**DO THIS**: Copy the items word for word, starting at the line that contains "From the alternatives" and ending at the last line of the items, both included.

**SUPPLIED DATA**:
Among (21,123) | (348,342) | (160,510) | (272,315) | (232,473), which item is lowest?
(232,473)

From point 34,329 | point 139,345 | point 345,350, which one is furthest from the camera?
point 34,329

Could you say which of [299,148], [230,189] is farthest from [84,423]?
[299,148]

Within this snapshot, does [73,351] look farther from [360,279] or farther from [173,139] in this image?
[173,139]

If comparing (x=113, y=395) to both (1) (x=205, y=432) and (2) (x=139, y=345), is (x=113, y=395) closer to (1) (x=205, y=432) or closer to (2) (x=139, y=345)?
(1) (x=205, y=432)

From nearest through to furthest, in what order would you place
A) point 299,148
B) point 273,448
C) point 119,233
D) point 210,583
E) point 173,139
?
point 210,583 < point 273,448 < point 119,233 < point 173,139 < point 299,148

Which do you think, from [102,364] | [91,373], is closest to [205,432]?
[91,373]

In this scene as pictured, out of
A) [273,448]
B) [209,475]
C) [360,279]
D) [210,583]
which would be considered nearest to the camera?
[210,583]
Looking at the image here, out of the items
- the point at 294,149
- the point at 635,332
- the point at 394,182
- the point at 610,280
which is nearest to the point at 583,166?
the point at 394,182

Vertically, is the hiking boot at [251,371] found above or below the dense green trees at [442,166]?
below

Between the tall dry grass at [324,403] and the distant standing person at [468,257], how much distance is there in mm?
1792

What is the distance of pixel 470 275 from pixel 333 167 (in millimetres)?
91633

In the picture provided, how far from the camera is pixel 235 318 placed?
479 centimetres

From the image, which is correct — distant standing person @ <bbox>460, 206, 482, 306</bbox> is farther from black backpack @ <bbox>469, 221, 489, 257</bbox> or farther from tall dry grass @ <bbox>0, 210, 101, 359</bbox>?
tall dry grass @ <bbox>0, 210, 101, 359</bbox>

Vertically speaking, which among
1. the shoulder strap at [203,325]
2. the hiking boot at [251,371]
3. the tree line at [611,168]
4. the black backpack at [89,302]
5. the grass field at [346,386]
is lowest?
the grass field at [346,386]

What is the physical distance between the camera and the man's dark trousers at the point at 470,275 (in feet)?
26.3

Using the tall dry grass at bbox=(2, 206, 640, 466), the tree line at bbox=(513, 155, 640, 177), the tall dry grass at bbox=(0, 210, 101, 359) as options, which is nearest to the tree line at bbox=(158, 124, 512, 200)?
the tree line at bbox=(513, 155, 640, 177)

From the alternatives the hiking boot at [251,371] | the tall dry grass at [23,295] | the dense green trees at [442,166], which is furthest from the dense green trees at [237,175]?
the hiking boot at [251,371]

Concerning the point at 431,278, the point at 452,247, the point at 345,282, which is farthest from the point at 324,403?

**EXERCISE OUTPUT**:
From the alternatives the hiking boot at [251,371] | the tall dry grass at [23,295] | the dense green trees at [442,166], which is furthest from the dense green trees at [237,175]?
the hiking boot at [251,371]

Concerning the point at 431,278, the point at 452,247, the point at 345,282, which is farthest from the point at 324,403?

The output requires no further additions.